The university’s research (which goes much deeper than these rubrics) shows that improvement in even three of the five areas makes a school 10 times more likely to improve student learning.

These ratings, reminiscent of U.S. News and World Report‘s college rankings (though much more substantive), are assembled through surveys of teachers and students. The Bill & Melinda Gates Foundation spent millions learning how to evaluate teachers and schools, only to find that brutally honest student evaluations correlate best with actual performance.

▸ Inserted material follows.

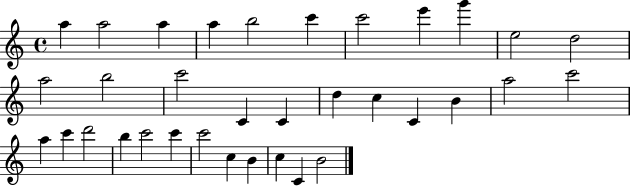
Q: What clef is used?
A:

Timothy Knowles, a well-regarded education reformer who runs the Chicago program and worked on Mayor Rahm Emanuel’s transition, told me, “Rahm wanted to engage parents more and be transparent and I said, ‘Here’s a way to do both.'” Knowles will take his scorecard to Minneapolis-St. Paul this year and with any luck it will spread quickly to the rest of the country. Already, thousands of Chicago parents are checking out their schools, though results are incomplete because the survey was voluntary the first year. Emanuel is making participation mandatory in 2012.

Knowles angered the Chicago Teachers Union last year by opposing tenure, but now the union supports his five essentials scorecard. Maybe next year at Education Nation we’ll see reformers and traditionalists join together to explain how levers like this will help us scale up, replicate and change American education for good.

(Jonathan Alter is a Bloomberg View columnist and the author of “The Promise: President Obama, Year One.” The opinions expressed are his own.)